私は[聖女]様には近づく事さえ叶わぬはずが、[聖女]様が休憩中に近くに座り話かけてこられたのだ。



「ペプシさんは世界を旅したいって聞いたけど、[歩き巫女]志望?」


「は、はい、[聖女]様。け、啓示を受けて、まずは下級神官にならないといけませんが。」


 なんで[聖女]様が私の夢をご存知なのかと、思ったが病を見抜く眼力の[聖女]様なのだから、それぐらいは朝飯前なのだろう。

[聖女]様の凄い所は常人離れの神力よりも、相手に触れて中空に語りかけると、病が分かる事だと思っている。
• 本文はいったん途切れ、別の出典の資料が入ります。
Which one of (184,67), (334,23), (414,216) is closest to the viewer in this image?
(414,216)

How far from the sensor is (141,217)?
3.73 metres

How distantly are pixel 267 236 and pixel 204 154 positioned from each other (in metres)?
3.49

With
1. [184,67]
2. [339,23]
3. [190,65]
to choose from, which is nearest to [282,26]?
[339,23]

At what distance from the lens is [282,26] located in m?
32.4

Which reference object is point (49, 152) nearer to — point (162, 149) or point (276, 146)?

「[歩き巫女]資格は神官からだよね?下級神官から神官になるのは貴族じゃないと時間かかるからなぁ」


「は、はい。なので、あ、ある程度訓練をしたら、冒険者になろうと思っています。」

啓示を受けた平民は下級神官に、貴族は神官に任じられる。


 下級神官から神官になるには実績を積むしかない。

冒険者になり神殿からの依頼をこなすか、地道に神殿で働くか。

地道に働くのは確実だが早くても3年、遅いと10年はかかる。


「せ、世界を旅したいのと、ゆ、行方不明の兄を探したいのです。兄は魔術師ギルドから借りた奨学金を返す為に冒険者になりました。」


「うーん、魔術師ギルドは、ただの借金を奨学金と言い換えてるだけだから、悪質だよね。金貨10枚しかも年利10%だっけ?」

そう。

そして魔術師ギルドは返済がある程度滞ると、正魔術師資格を停止し債務を売り払う。

大抵は軍に買われるから、戦場魔術師と呼ばれる者になる。


「慣れないうちは[森の若木亭]かな?[魅惑の伯爵夫人]は食事が美味しいけど、高いから。」


 その時は啓示を受けていない私に冒険者の店の心配は早いのでは?

と思いましたが、その晩に啓示を受けて翌日には下級神官に任じられました。

[聖女]様の噂が本当になったのです。


☆☆☆


 啓示を受けてから半年。

私は[森の若木亭]の扉をくぐった。

半年間、下級神官としての実務と戦闘訓練、旅の心得などを神殿で学んだ。

下級神官として治療で得た銀貨で護身用の武器も買った。


 幼い頃に慣れ親しんだ脱穀棒に似た両手用のフレイルと言う武器。

石突きもあり杖としても使える。

神官が戦うのは勧められないが、ゴブリン程度なら戦う事が出来そうだ。


「神殿からの紹介状は見たよ。治癒使える神官なら、引く手数多だけど女性が多い新人パーティを紹介するから、待ってな」


 サービスしてもらった、薄いエールを飲み待っていると体格の良い竜人の女性と見た目普通の短剣を持った女性を店主が紹介してくれた。


「あーしは17って呼ばれてる。」


「しなの、双月流刀術を修めている。」


 2人の挨拶に「か、下級神官のペプシです。」 私はそう挨拶をした。